LIve Upgrade from Solaris 10 11/06 to 8/07 without nonglobal zones

Live Upgrade is one of the most useful Solaris features, yet in my travels around the US I still don't see it used as much as I would like. I can think of several reasons for this - not all of them totally valid
  • I tried it once a long time ago and a patch or package that wasn't LU aware messed up my current boot environment. Not valid for Solaris components although we do see the occasional partner product with this problem. The last one I saw was the NVidia driver, and the good folks from NVidia fixed it very quickly once reported.
  • The documentation can be a bit intimidating. Valid with a capital V. But Live Upgrade is an amazingly flexible feature, so at some point you do have to describe these capabilities. As a guide through this documentation, several folks have blogged managable howto guides. You can find mine back in March 2007, although I've recently updated it. And there are other good blogs with plentry of examples. There is a very good Blueprint on Live Upgrade.
  • It doesn't work with the Veritas Volume Manager.
  • I didn't know about Live Upgrade. Well, you do now. But I have noticed that a lot of the Solaris conversation is focused on new features, like ZFS, Zones, SMF, DTrace and some of the older features like Flash archives and Live Upgrade don't receive the attention they deserve. The simple fact is that Live Upgrade takes all of the pain out of the patching process, at least once you know what to patch.
And I'm sure there are other reasons, but these are the ones I hear most often.

Let's turn our attention to the topic at hand, upgrading a Solaris 10 11/06 system to 8/07, without zones. This example will be on an x64 system, but the SPARC approach is simular.

▶ _Dataset rows_

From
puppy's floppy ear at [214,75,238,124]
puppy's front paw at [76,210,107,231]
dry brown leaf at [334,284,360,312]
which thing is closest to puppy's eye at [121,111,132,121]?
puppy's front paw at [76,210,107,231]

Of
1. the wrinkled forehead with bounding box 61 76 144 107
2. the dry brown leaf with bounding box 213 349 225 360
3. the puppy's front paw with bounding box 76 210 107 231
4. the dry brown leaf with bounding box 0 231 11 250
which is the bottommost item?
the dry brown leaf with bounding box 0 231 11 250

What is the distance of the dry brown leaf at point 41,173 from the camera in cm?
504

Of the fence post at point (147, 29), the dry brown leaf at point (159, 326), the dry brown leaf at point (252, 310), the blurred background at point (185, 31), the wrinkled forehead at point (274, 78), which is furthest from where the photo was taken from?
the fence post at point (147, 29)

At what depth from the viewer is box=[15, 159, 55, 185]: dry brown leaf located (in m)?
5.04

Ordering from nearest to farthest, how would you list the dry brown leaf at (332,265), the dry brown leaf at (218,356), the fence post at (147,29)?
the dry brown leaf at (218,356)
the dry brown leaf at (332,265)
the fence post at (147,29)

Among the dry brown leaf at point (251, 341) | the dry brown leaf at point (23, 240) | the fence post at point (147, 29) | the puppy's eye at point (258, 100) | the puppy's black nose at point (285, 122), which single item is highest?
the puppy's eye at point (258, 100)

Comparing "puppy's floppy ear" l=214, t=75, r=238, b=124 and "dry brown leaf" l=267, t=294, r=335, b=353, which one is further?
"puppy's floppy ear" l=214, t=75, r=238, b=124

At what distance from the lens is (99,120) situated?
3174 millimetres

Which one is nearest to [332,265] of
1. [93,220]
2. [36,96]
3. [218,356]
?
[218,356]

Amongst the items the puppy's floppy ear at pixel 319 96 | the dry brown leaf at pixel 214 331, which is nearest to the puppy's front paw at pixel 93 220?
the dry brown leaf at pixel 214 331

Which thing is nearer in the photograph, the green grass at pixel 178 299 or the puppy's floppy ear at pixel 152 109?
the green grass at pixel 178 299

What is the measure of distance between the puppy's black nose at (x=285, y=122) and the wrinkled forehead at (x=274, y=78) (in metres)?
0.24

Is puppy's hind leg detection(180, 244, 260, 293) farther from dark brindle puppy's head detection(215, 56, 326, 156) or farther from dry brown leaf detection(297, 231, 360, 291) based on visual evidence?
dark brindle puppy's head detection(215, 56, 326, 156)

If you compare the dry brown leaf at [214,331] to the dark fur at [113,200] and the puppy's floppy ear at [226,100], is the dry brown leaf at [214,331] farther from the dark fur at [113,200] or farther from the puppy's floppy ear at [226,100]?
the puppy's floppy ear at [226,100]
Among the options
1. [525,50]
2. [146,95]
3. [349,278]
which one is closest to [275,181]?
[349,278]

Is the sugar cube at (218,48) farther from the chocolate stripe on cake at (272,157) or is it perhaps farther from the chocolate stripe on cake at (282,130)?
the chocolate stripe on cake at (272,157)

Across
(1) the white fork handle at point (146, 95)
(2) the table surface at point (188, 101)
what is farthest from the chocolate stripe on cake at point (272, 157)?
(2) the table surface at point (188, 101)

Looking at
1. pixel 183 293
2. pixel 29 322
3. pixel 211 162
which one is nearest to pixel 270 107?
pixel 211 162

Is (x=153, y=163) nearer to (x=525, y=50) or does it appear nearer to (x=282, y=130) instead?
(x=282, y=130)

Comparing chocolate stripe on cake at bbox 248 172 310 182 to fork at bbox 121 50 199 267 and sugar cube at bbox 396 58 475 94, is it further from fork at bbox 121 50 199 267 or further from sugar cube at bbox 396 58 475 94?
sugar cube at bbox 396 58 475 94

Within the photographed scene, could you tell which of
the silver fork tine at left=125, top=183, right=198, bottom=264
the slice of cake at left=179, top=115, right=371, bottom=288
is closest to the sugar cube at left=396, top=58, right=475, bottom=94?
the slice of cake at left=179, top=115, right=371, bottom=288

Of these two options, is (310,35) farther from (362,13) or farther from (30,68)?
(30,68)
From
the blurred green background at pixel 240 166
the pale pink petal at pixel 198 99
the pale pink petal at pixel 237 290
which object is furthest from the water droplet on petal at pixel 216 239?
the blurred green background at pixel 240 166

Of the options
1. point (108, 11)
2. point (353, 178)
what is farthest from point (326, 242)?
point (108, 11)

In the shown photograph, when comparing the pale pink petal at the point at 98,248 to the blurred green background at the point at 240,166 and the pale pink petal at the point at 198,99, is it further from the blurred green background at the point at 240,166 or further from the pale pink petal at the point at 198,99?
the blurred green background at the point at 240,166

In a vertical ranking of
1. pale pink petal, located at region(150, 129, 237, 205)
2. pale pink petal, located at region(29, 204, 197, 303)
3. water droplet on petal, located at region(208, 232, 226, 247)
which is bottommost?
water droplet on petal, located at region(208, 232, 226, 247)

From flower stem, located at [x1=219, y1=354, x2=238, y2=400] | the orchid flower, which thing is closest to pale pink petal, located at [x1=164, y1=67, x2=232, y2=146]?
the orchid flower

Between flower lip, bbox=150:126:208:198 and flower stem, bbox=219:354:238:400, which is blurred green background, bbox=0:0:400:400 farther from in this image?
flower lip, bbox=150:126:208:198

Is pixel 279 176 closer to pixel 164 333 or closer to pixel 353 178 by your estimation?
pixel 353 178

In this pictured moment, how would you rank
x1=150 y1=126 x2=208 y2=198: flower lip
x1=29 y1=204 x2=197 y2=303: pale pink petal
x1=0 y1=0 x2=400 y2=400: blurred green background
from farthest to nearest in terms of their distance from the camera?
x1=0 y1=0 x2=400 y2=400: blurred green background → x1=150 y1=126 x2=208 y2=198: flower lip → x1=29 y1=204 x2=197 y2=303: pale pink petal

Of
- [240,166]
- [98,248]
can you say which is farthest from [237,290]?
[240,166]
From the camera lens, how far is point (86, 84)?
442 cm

▶ _Written problem A_
List the newer Solaris features that the Live Upgrade post says much of the Solaris conversation focuses on.
▶ _Written problem B_
Rewrite the Live Upgrade post starting at "And I'm sure" and ending at "approach is simular.", switching "topic at hand" to "subject at hand".
▶ _Written problem C_
Resume the Live Upgrade post after its final sentence and carry it forward.

▶ _Exercise result A_
ZFS, Zones, SMF, DTrace

▶ _Exercise result B_
And I'm sure there are other reasons, but these are the ones I hear most often.

Let's turn our attention to the subject at hand, upgrading a Solaris 10 11/06 system to 8/07, without zones. This example will be on an x64 system, but the SPARC approach is simular.

▶ _Exercise result C_
If you have read my earlier blog on Live Upgrade, you will recall the process is
  1. Read Infodoc Infodoc 72099 and install any required patches
  2. Install the LU packages SUNWluu SUNWlur and SUNWlucfg (if present) from the installation media
  3. lurename(1m) if you want to change the name of your new boot environment
  4. lumake(1m) or ludelete(1m) + lucreate(1m) to repopulate the target boot environment with the proper software and configuration files
  5. luupgrade(1m) to upgrade the target boot environment
  6. luactivate(1m) to activate the new boot environment
  7. init 0 to perform the file synchronization and conversions, create the new boot archive and update your GRUB menu

So I fire up my web browser and run over to SunSolve to pick up Infodoc 72099 and see a rather large set of patches. And there are two lists, one for systems with non-global zones and one without. Since we're looking at a system without non-global zones we will start with the shorter of the two lists (the next article will cover systems with nonglobal zones).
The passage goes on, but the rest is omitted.